Hun inzet krijgt sinds 31 oktober 2007 meer ruimte door de ‘Ley de la Memoria Histórica de España’, de Wet op de Historische Herinnering van Spanje. Slachtoffers en hun nabestaanden hebben zo weer het recht op de geschiedenis die ze decennia lang onthouden bleef. Niet iedereen zat en zit op die mogelijkheid te wachten, waaronder de oppositie - de PP (Partido Popular) - die de wet niet wenst(e) te steunen.
Spanje deed na afloop van Franco’s regime geen ‘zelfonderzoek’. In Chili, Argentinië en Zuid-Afrika waar dit wel gebeurde, droeg het bij aan het verwerkingsproces en aan het eerherstel van de slachtoffers en hun nabestaanden. Overigens hebben de ‘roden’ tijdens de broederstrijd ook slachtoffers gemaakt. Maar die ‘linkse bende’ (er is een stroming die dat woord gebruikt) werd als snel door de ‘rechtse bende’ overwonnen, waarna de nieuwe overheersers nog 36 jaren de mensenrechten konden blijven schenden.
Dinsdag 16 november was ik in Santa Cruz de Tenerife. Daar zag ik het Monument voor de Gevallenen. Iedereen weet dat dit alleen op de franquisten betrekking heeft. Hoewel Spanje al veel heeft opgeruimd van wat naar Franco riekt, staat dit ding er nog. Maar mijn reisgids blijkt aan herdruk toe, want de Ramblas del General Franco heet inmiddels al Ramblas de Santa Cruz.

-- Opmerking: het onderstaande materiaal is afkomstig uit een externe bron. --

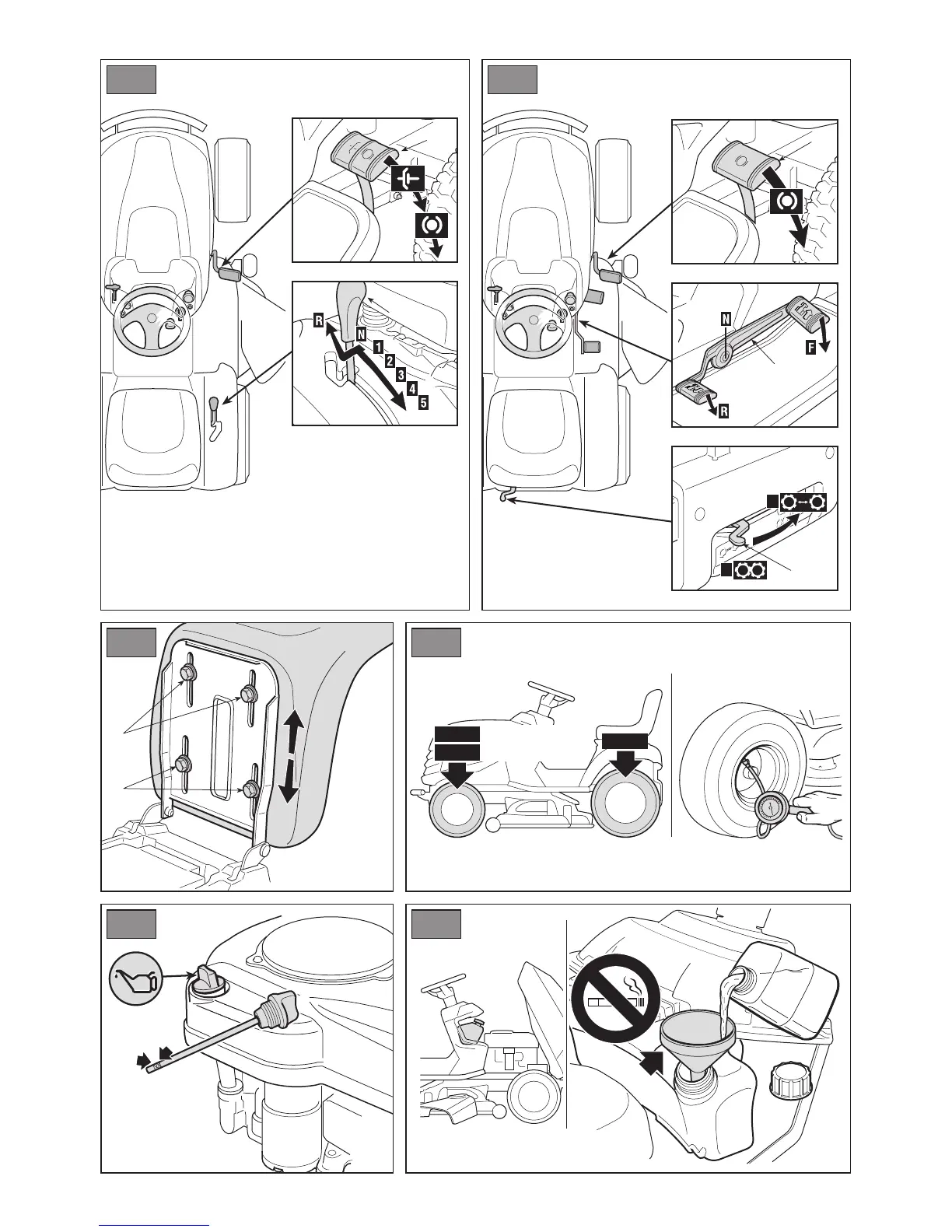 R
N
1
2
3
4
5

N
F
R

Overheden doen niet echt actief mee aan de opgravingen. En topjurist Baltasar Garzón - in het buitenland gerespecteerd omdat hij Chili's voormalige president Pinochet voor het gerecht wist te dagen - moet in eigen land als een schooljongen met de pet in de hand toestemming zien te krijgen om alsnog onderzoek te doen naar het ‘franquismo’. Naar gevallen van ‘kinderroof’, bijvoorbeeld.
Een schizofreen land, nou ja, op dit gebied dan. Met dagelijks in de openbare discussie die ene onvergelijkbare scène uit Fawlty Towers: ‘Never mention the war’.